Negli ultimi tempi molti dei miei pochi ma fedeli (appunto) lettori mi rimproverano, a ragione, di aver fortemente ridotto gli scritti su Alta Fedeltà. E me ne chiedono conto.

Ne hanno tutto il diritto. Così come io rivendico quello – considerata la natura totalmente no profit di questa blogzine – di dare spiegazioni se, quando e come voglio.

Adesso, ad esempio, voglio.

Ma le spiegazioni sono semplici, addirittura banali.

La prima, più banale di tutte, è la mancanza di tempo: scrivere, anche per chi come me ha una certa facilità nel farlo, è un’attività faticosa, che richiede applicazione. A maggior ragione se la si pratica col metodo giornalistico, ossia cion scrupolo verso verifiche, veridicità, terzietà.
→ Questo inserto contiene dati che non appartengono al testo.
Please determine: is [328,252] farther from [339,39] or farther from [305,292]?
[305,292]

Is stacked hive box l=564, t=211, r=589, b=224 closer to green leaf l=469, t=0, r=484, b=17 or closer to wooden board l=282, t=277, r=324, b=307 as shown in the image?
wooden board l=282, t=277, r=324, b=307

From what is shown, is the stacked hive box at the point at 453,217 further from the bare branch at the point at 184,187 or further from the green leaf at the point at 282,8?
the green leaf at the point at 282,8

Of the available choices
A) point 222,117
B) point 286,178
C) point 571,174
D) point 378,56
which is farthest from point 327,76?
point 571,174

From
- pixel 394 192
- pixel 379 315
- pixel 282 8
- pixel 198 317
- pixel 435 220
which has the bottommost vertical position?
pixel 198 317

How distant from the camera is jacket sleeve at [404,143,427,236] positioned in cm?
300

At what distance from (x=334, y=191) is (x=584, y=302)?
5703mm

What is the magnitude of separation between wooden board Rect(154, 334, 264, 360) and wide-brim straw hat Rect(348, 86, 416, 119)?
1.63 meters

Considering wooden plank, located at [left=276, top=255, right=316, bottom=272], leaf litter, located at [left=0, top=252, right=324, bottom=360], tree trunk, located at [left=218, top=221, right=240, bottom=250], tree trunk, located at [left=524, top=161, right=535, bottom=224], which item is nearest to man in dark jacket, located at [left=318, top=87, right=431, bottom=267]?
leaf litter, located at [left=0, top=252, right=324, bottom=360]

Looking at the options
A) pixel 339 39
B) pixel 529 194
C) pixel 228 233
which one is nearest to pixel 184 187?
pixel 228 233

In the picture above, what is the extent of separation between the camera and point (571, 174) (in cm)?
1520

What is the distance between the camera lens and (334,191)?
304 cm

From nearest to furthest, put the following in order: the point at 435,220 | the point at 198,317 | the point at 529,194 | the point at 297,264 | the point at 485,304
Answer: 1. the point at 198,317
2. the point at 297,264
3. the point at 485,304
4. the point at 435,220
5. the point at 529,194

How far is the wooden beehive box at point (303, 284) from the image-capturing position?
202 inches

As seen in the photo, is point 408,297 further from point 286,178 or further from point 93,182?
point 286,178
La seconda, già più complessa, è la mancanza di argomenti. Il che, almeno nel mio caso, in realtà non significa una mancanza tout court, ma la inquietante sensazione di inutilità di qualsiasi argomentare. Sintomo brutto, ne convengo. Ma al quale al momento non trovo rimedio, considerato il generale andazzo delle cose di cui, più spesso e con più passione, mi occupo.

La terza, che si aggancia direttamente alla seconda, è un più profondo e diffuso sentimento di mancanza di senso. Ossia la carenza di una ragione profonda per la quale sarebbe opportuno mi dilungassi su questioni che non solo sono divenute palesi, ergo niente affatto bisognose di spiegazioni o ulteriori approfondimenti, ma prive di soluzione, di prospettive.

AF nasce, è arcinoto, come un qualcosa – vedi sopra – di giornalistico. In cui cioè l’approccio a qualunque tema è tale: dev’essere utile a chi legge, non a chi scrive.

Se però il metodo in parola, la professione stessa, il senso per l’appunto del giornalismo medesimo vanno in una crisi irreversibile, per quale ragione si dovrebbe accanirsi terapeuticamente?

Meglio allora, molto meglio, lasciare spazio, come sempre più di frequente sto facendo, a colleghi che di cose da dire, raccontare, spiegare ne hanno. Io mi accontento di fare il padrone di casa, l’ospite, il gran ciambellano. Che, per carità, tutto controlla e verifica affinchè risulti sempre coerente al modello.

Non escludo, sia chiaro, di tornare a interventi più frequenti.

Ma detesto la sovraesposizione, soprattutto quando è fine a se stessa.

Soprattutto detesto la tautologia.

E i rischi che correrei sono proprio quelli.

Quindi mi astengo.

Tutto qui. Nulla di occulto, vi assicuro.